▶ **INPUT ROWS**
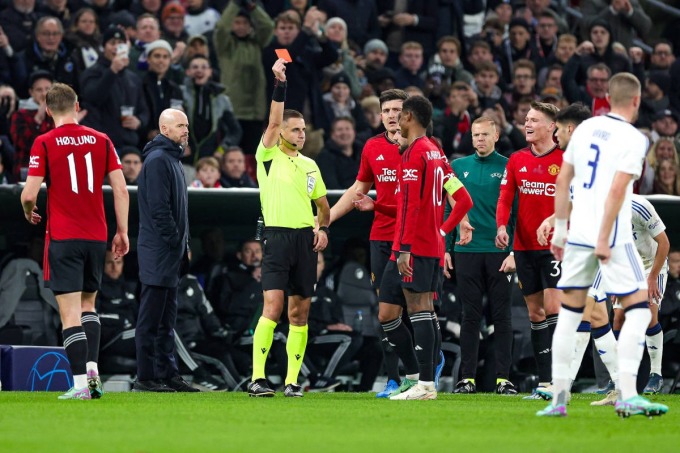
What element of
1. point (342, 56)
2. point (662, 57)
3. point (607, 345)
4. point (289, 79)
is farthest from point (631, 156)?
point (662, 57)

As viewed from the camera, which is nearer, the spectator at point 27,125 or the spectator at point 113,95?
the spectator at point 27,125

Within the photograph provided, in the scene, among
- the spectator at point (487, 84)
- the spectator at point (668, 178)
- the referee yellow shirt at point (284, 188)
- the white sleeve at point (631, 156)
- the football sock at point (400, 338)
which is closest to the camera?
the white sleeve at point (631, 156)

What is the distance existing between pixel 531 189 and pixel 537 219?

▶ **EXERCISE REQUIREMENTS**
Repeat exactly, and only, the lines from the line containing "As viewed from" through the last line of the records above, both included.

▶ **SOLUTION FOR THIS TASK**
As viewed from the camera, which is nearer, the spectator at point 27,125 or the spectator at point 113,95?
the spectator at point 27,125

Within the photograph provided, in the scene, among
- the spectator at point (487, 84)
- the spectator at point (668, 178)
- the referee yellow shirt at point (284, 188)
- the white sleeve at point (631, 156)
- the football sock at point (400, 338)
which is closest to the camera?
the white sleeve at point (631, 156)

What is the distance existing between pixel 531 189 and pixel 537 219?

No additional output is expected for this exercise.